防災コンテンツの目的
防災コンテンツの目的は「命を守ること」です。そしてこの目的の為に防災コンテンツの中で学ぶものとは「災害時の対応」ということになります。
どこが危険であるかという災害時の危険区域の情報を得て、そして生き抜くための命を守る行動とは何か、を知るというのが重要な内容になります。
この学習コンテンツの入口として、「命を守る」という明確な意志がない状態でコンテンツを視聴しても内容はなかなか入ってきません。そこで災害が自分にも起きる、いざ起きた時にどう行動して良いのかわからなくなった等の体験を事前に行うことができれば「命を守る」という気持ちは高まり、学習コンテンツの効果は大きくなります。

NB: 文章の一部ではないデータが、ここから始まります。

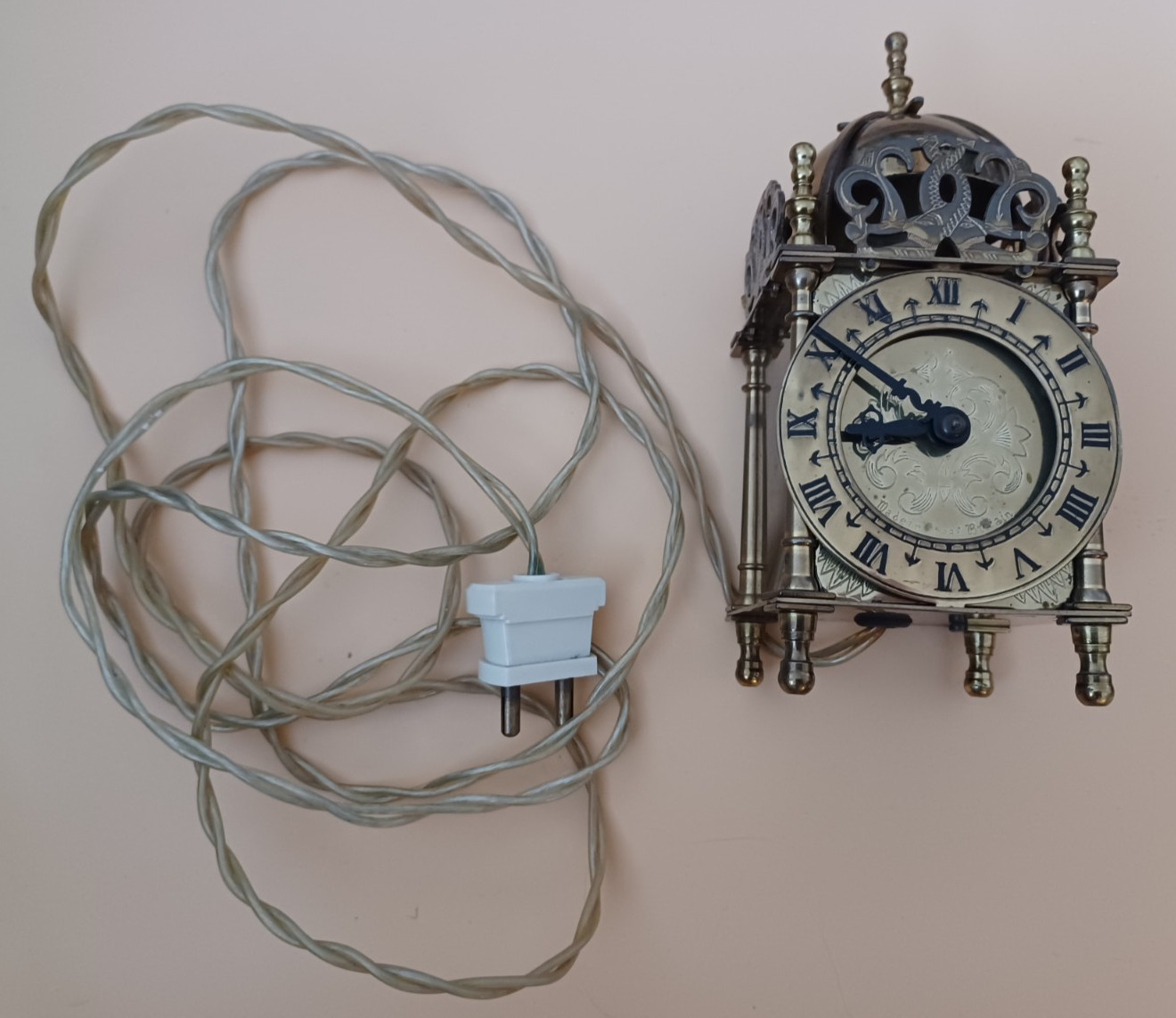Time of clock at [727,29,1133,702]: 8:50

この「体験」の為に活用が期待されるのがVRコンテンツになります。現実に体験することは危険を伴いますので仮想空間上で行えることで安全に体験ができ、かつ同じ状況を何度でも、また多くの人に体験してもらうことが可能になります。
体験コンテンツの種類
考えられる体験型コンテンツとして代表的なものは下記に挙げられます。
- 火災時の煙・炎の広がり
- 地震発生時の家具倒壊
- 津波発生時の津波の速さ
- 大雨による視界不良
など
自然災害に関しては体験してみないとその危険さが分からないことが多いように思いますので、安全に体験できるコンテンツは防災以外の分野でも今後活用が期待されています。
制作者目線で見た体験コンテンツ
VRでの体験コンテンツにはいくつかのタイプがあります。
360°映像(実写)・360°映像(3DCG)
360°映像とは、パノラマ状のスクリーンに投影される映像を中心から視聴するイメージです。全方向の映像に包まれますので臨場感のある体験が可能です。このタイプは奥行きに関する情報が含まれませんので、迫ってくるようなものがあるもの(遠い近いを強く意識させるもの)が無い方が良いと思います。

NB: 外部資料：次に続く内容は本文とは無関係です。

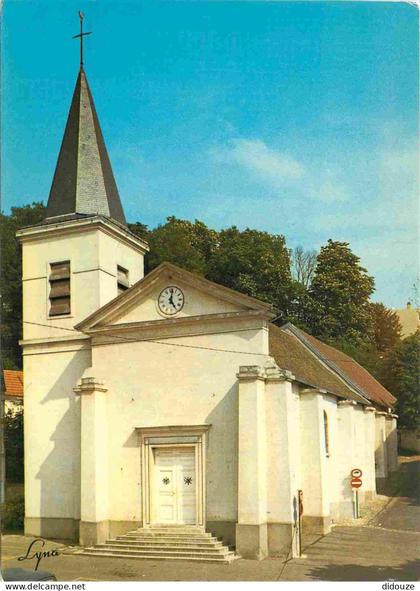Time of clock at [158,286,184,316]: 5:01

特に、炎や落下物を体験してもらう場合は3DCGで制作を行うことで撮影時のリスクも回避できます。
180 3DVR(3DCG)
180 3DVRは前方向のみの映像ですが、左右それぞれの目に入ってくる映像が違いますので、実際の奥行き感と同じものが視聴できます。実写も対応可能です。デメリットは360°ではないので没入感は360°に比べ少なくなります。また正面以外は立体感も乏しくなりますので正面を向いたままで体験するようなコンテンツに向いています。
360 3DVR(3DCG)
360 3DVR 360°であり、奥行き感のある映像で構成されます。このコンテンツはゲームエンジン等を使い制作されます。特徴としてインタラクティブ性が高いことが挙げられます。ユーザーの動きに応じて出来事が起きたり、ストーリーを変えていくことができます。避難経路により無事脱出できるのか、そうでないか等ゲームのシステムを使うことでシミュレーション要素を含んだコンテンツの制作が可能になります。
デメリットはコストが高いことです。
火災時の発煙体験コンテンツの制作
では、実際に体験コンテンツを作ってみます。今回は火災発生時の発煙の様子を360°映像で制作していきます。実際に炎や煙を出すのは危険ですので3DCGで制作します。
完成したVR映像です。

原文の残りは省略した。